### Your objective
Repeat every entry exactly. Leave nothing out.

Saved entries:

★ ★ ★

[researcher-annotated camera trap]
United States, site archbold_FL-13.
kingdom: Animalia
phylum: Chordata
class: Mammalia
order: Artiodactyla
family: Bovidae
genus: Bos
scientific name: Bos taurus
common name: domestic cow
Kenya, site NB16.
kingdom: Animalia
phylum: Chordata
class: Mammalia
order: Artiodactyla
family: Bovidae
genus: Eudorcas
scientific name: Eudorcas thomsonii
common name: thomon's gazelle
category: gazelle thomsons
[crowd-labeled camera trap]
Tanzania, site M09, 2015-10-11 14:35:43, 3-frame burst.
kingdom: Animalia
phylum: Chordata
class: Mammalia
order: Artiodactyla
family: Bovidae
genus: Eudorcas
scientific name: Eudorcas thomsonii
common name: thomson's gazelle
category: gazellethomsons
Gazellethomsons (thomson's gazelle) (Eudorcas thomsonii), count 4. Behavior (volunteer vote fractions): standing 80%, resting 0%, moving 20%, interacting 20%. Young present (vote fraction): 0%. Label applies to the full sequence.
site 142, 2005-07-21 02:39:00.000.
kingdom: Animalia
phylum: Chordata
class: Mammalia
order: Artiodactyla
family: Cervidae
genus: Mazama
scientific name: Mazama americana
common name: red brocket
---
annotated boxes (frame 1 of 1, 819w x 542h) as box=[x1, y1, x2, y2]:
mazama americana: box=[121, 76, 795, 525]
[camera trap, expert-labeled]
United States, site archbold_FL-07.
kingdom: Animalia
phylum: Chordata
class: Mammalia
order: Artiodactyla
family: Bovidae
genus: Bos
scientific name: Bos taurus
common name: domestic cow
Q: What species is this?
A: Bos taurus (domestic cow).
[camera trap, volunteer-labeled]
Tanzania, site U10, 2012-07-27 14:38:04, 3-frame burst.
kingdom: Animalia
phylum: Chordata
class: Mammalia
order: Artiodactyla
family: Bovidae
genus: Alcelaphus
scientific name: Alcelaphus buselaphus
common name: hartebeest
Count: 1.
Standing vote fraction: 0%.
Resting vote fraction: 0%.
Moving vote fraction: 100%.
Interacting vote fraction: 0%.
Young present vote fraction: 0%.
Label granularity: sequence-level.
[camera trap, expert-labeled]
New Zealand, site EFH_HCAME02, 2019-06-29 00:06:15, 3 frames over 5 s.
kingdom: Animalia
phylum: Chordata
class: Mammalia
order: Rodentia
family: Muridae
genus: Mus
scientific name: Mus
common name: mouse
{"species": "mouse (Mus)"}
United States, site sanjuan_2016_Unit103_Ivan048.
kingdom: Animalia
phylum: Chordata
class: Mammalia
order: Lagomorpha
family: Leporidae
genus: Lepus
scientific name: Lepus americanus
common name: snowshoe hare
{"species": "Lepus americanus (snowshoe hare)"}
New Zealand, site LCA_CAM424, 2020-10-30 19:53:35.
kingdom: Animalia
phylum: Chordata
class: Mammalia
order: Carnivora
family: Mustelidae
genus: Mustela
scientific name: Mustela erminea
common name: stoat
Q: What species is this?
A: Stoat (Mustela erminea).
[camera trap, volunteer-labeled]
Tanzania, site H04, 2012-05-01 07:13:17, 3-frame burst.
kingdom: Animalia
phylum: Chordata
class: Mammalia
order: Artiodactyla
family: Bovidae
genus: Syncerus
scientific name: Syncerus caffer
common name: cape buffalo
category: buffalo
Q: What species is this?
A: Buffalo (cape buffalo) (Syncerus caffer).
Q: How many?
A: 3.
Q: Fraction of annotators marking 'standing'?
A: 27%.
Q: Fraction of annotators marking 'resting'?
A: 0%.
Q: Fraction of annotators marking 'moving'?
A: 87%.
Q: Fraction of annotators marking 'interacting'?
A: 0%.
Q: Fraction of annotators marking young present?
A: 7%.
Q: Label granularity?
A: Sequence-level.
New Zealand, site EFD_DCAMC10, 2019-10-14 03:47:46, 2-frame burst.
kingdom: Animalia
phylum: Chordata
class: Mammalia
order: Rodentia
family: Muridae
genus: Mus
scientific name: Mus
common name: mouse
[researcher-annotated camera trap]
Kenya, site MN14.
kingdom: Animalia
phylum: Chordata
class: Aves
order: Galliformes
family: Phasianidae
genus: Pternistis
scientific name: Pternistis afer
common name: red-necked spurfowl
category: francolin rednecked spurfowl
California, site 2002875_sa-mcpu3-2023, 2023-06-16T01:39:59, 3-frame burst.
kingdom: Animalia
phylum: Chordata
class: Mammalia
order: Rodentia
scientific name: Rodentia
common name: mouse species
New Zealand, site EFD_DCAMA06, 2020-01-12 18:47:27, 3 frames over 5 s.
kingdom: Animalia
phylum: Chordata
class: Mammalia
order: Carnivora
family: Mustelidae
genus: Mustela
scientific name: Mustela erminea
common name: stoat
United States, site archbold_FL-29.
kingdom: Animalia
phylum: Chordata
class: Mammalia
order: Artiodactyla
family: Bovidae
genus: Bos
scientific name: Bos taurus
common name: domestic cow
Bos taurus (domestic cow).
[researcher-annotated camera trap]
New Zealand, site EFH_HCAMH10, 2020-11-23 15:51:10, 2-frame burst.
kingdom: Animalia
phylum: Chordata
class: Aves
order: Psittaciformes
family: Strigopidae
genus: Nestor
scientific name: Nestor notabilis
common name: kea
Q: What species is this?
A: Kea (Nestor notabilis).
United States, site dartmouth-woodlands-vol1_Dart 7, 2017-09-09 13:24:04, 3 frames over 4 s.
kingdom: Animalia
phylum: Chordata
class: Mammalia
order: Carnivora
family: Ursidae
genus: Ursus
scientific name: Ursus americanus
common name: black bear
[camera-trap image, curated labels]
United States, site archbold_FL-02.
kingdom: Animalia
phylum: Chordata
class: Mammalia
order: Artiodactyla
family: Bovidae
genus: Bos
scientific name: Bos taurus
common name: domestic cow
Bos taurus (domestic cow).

★ ★ ★

### Solution
[researcher-annotated camera trap]
United States, site archbold_FL-13.
kingdom: Animalia
phylum: Chordata
class: Mammalia
order: Artiodactyla
family: Bovidae
genus: Bos
scientific name: Bos taurus
common name: domestic cow
Kenya, site NB16.
kingdom: Animalia
phylum: Chordata
class: Mammalia
order: Artiodactyla
family: Bovidae
genus: Eudorcas
scientific name: Eudorcas thomsonii
common name: thomon's gazelle
category: gazelle thomsons
[crowd-labeled camera trap]
Tanzania, site M09, 2015-10-11 14:35:43, 3-frame burst.
kingdom: Animalia
phylum: Chordata
class: Mammalia
order: Artiodactyla
family: Bovidae
genus: Eudorcas
scientific name: Eudorcas thomsonii
common name: thomson's gazelle
category: gazellethomsons
Gazellethomsons (thomson's gazelle) (Eudorcas thomsonii), count 4. Behavior (volunteer vote fractions): standing 80%, resting 0%, moving 20%, interacting 20%. Young present (vote fraction): 0%. Label applies to the full sequence.
site 142, 2005-07-21 02:39:00.000.
kingdom: Animalia
phylum: Chordata
class: Mammalia
order: Artiodactyla
family: Cervidae
genus: Mazama
scientific name: Mazama americana
common name: red brocket
---
annotated boxes (frame 1 of 1, 819w x 542h) as box=[x1, y1, x2, y2]:
mazama americana: box=[121, 76, 795, 525]
[camera trap, expert-labeled]
United States, site archbold_FL-07.
kingdom: Animalia
phylum: Chordata
class: Mammalia
order: Artiodactyla
family: Bovidae
genus: Bos
scientific name: Bos taurus
common name: domestic cow
Q: What species is this?
A: Bos taurus (domestic cow).
[camera trap, volunteer-labeled]
Tanzania, site U10, 2012-07-27 14:38:04, 3-frame burst.
kingdom: Animalia
phylum: Chordata
class: Mammalia
order: Artiodactyla
family: Bovidae
genus: Alcelaphus
scientific name: Alcelaphus buselaphus
common name: hartebeest
Count: 1.
Standing vote fraction: 0%.
Resting vote fraction: 0%.
Moving vote fraction: 100%.
Interacting vote fraction: 0%.
Young present vote fraction: 0%.
Label granularity: sequence-level.
[camera trap, expert-labeled]
New Zealand, site EFH_HCAME02, 2019-06-29 00:06:15, 3 frames over 5 s.
kingdom: Animalia
phylum: Chordata
class: Mammalia
order: Rodentia
family: Muridae
genus: Mus
scientific name: Mus
common name: mouse
{"species": "mouse (Mus)"}
United States, site sanjuan_2016_Unit103_Ivan048.
kingdom: Animalia
phylum: Chordata
class: Mammalia
order: Lagomorpha
family: Leporidae
genus: Lepus
scientific name: Lepus americanus
common name: snowshoe hare
{"species": "Lepus americanus (snowshoe hare)"}
New Zealand, site LCA_CAM424, 2020-10-30 19:53:35.
kingdom: Animalia
phylum: Chordata
class: Mammalia
order: Carnivora
family: Mustelidae
genus: Mustela
scientific name: Mustela erminea
common name: stoat
Q: What species is this?
A: Stoat (Mustela erminea).
[camera trap, volunteer-labeled]
Tanzania, site H04, 2012-05-01 07:13:17, 3-frame burst.
kingdom: Animalia
phylum: Chordata
class: Mammalia
order: Artiodactyla
family: Bovidae
genus: Syncerus
scientific name: Syncerus caffer
common name: cape buffalo
category: buffalo
Q: What species is this?
A: Buffalo (cape buffalo) (Syncerus caffer).
Q: How many?
A: 3.
Q: Fraction of annotators marking 'standing'?
A: 27%.
Q: Fraction of annotators marking 'resting'?
A: 0%.
Q: Fraction of annotators marking 'moving'?
A: 87%.
Q: Fraction of annotators marking 'interacting'?
A: 0%.
Q: Fraction of annotators marking young present?
A: 7%.
Q: Label granularity?
A: Sequence-level.
New Zealand, site EFD_DCAMC10, 2019-10-14 03:47:46, 2-frame burst.
kingdom: Animalia
phylum: Chordata
class: Mammalia
order: Rodentia
family: Muridae
genus: Mus
scientific name: Mus
common name: mouse
[researcher-annotated camera trap]
Kenya, site MN14.
kingdom: Animalia
phylum: Chordata
class: Aves
order: Galliformes
family: Phasianidae
genus: Pternistis
scientific name: Pternistis afer
common name: red-necked spurfowl
category: francolin rednecked spurfowl
California, site 2002875_sa-mcpu3-2023, 2023-06-16T01:39:59, 3-frame burst.
kingdom: Animalia
phylum: Chordata
class: Mammalia
order: Rodentia
scientific name: Rodentia
common name: mouse species
New Zealand, site EFD_DCAMA06, 2020-01-12 18:47:27, 3 frames over 5 s.
kingdom: Animalia
phylum: Chordata
class: Mammalia
order: Carnivora
family: Mustelidae
genus: Mustela
scientific name: Mustela erminea
common name: stoat
United States, site archbold_FL-29.
kingdom: Animalia
phylum: Chordata
class: Mammalia
order: Artiodactyla
family: Bovidae
genus: Bos
scientific name: Bos taurus
common name: domestic cow
Bos taurus (domestic cow).
[researcher-annotated camera trap]
New Zealand, site EFH_HCAMH10, 2020-11-23 15:51:10, 2-frame burst.
kingdom: Animalia
phylum: Chordata
class: Aves
order: Psittaciformes
family: Strigopidae
genus: Nestor
scientific name: Nestor notabilis
common name: kea
Q: What species is this?
A: Kea (Nestor notabilis).
United States, site dartmouth-woodlands-vol1_Dart 7, 2017-09-09 13:24:04, 3 frames over 4 s.
kingdom: Animalia
phylum: Chordata
class: Mammalia
order: Carnivora
family: Ursidae
genus: Ursus
scientific name: Ursus americanus
common name: black bear
[camera-trap image, curated labels]
United States, site archbold_FL-02.
kingdom: Animalia
phylum: Chordata
class: Mammalia
order: Artiodactyla
family: Bovidae
genus: Bos
scientific name: Bos taurus
common name: domestic cow
Bos taurus (domestic cow).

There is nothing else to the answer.